The economy is an abstract concept. It’s not something we can directly measure or observe, which is why we have things like GDP, unemployment rates, and inflation rates, to help us make sense of this abstraction.

Human brains employ other means to make sense of abstractions: unconscious comparison. Our brains make sense of abstract or complex things in terms of tangible, simpler things. This is “conceptual metaphor”, “the unconscious and automatic process of comparing an abstract notion to another more concrete entity in order to make better sense of it.” While we often think of metaphor as something we start using in high-school poetry classes, it is in fact fundamental to how we make sense of otherwise incomprehensible phenomena: life (a journey: “the last mile”) , love (an ailment: “I’ve got it bad”), Tinder (an acceptable complement to actual relationships).

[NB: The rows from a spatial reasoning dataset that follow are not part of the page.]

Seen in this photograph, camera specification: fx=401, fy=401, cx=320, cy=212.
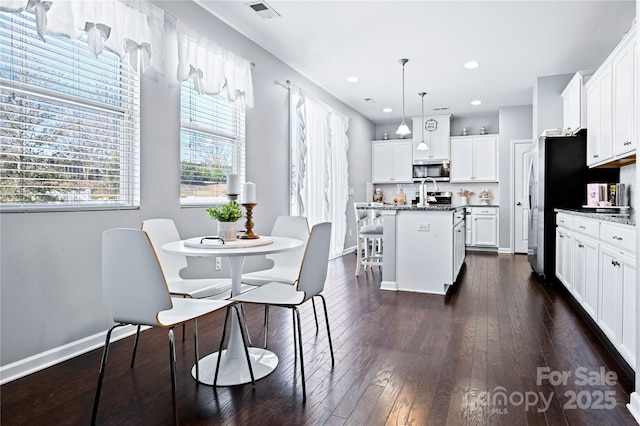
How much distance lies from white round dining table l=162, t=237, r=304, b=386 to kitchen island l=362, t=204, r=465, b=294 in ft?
6.87

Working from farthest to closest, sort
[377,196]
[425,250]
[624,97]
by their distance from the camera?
[377,196] → [425,250] → [624,97]

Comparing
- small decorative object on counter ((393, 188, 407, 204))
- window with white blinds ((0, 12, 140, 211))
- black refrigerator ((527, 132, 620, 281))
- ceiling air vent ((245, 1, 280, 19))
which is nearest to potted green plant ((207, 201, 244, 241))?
window with white blinds ((0, 12, 140, 211))

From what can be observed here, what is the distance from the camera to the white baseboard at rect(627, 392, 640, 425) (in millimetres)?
1738

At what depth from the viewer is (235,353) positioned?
7.55 feet

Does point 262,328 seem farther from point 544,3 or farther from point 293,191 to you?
point 544,3

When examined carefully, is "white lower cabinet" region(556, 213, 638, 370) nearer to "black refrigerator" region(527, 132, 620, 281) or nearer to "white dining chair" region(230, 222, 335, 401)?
"black refrigerator" region(527, 132, 620, 281)

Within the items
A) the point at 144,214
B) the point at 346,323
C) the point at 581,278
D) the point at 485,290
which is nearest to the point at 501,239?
the point at 485,290

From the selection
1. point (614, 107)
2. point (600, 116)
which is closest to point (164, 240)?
point (614, 107)

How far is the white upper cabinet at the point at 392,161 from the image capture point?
8109mm

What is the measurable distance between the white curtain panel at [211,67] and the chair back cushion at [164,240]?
129 centimetres

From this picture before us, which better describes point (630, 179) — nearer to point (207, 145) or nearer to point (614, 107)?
point (614, 107)

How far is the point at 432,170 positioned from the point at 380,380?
20.9 feet

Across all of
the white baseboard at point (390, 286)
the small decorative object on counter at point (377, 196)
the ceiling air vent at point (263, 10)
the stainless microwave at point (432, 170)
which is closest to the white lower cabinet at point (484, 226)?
the stainless microwave at point (432, 170)

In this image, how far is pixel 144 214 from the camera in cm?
296
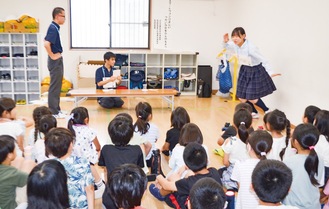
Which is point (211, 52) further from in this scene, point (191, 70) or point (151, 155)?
point (151, 155)

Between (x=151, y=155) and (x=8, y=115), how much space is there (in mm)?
1361

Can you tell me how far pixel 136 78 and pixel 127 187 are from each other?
6266mm

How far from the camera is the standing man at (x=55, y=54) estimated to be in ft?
17.2

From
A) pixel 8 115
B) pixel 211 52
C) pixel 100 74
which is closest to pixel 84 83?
pixel 100 74

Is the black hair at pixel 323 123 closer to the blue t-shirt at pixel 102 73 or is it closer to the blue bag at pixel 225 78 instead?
the blue t-shirt at pixel 102 73

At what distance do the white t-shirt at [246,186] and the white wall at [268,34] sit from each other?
9.01 ft

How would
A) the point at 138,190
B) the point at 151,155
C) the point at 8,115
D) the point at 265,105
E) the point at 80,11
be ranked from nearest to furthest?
the point at 138,190 → the point at 8,115 → the point at 151,155 → the point at 265,105 → the point at 80,11

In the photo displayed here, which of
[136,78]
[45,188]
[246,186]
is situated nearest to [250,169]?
[246,186]

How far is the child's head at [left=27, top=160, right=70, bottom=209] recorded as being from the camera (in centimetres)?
155

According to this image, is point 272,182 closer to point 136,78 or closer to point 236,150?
point 236,150

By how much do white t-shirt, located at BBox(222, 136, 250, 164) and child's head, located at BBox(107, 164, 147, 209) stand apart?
1465 millimetres

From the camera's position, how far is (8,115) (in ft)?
10.7

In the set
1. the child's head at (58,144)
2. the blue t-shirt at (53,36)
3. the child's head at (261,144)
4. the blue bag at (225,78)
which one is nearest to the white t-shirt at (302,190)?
the child's head at (261,144)

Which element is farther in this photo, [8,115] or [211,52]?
[211,52]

In the case of the economy, numerous conceptual metaphors exist. Shenker is pretty clear on her favourites (on which more detail below), but four others of understanding the economy are:

  • as a body, which can be unhealthy, recovering, depressed, growing, or ailing. Shenker-Osorio observes that this metaphor doesn’t support the progressive view of the economy, because if the economy is like a body, it too must be self-regulating and largely independent. While a sick body may require intervention, the default balanced state is more likely to be harmed then helped by external actions. Beware the body metaphor!
  • as weather and water, which move around naturally and sometimes cause passing disturbances. Think “trickle-down”, “flows”, “economic storms”. Again, Shenker-Osorio reckons progressives should avoid this metaphor “at all costs”. The weather is outside human control and trying to regulate it would be a sign of madness. Suggesting that the economy is similar gives rise to identical conclusions.
  • as a structure, something built, with foundations. Pros: not a natural-phenomenon, obviously requires intervention at times. Cons: once built, largely homeo-static, doesn’t require monitoring.
  • as a crop, something planted, cultivated, and harvested. Pros: economy is deliberately established for a purpose and requires tending. Cons (fairly meta): potentially too obscure, not as available as other metaphors.

While the structure and crop two metaphors have promise, Shenker-Osorio recommends two other options as more established and more consistent with a progressive understanding of the economy. These are:

  • The economy as a moving object, often a vehicle, with speed and direction. Here one speaks of “drivers”, “putting on the brakes”, “a two-speed economy”. This works well because vehicles don’t just exist: they are manufactured for a purpose, and they require operation. This is moving us much closer to what a metaphor about the economy should communicate.
  • Shenker-Osorio’s favourite metaphor, however, is the economy “as a means to facilitate a journey”. The economy isn’t just a vehicle going for a Sunday drive: it’s a way of taking our society from A to B.

In conjunction, these metaphors amount to: ‘the economy is a vehicle to facilitate a journey’. Regarding the economy, this conveys both the what (an artificial object requiring external direction) and the why (to get someplace). Shenker-Osorio argues that these metaphors most naturally communicate the progressive worldview and lay a foundation for progressive policy objectives: “[if] wealth and income inequality results from leaving folks off the vehicle that propels society forward, it becomes much harder to think of the poor as lazy, unmotivated, and undeserving of financial reward. Addressing equality no longer seems like offering a handout; it’s a matter of simply giving everyone a seat on the bus.” This model makes it clearer that the economy is here to serve our interest, not the other way around. It makes human beings primary, and the economy secondary, as a means of serving human interests. Further, it gives rise to the attitudes and concomitant policies that progressives favour.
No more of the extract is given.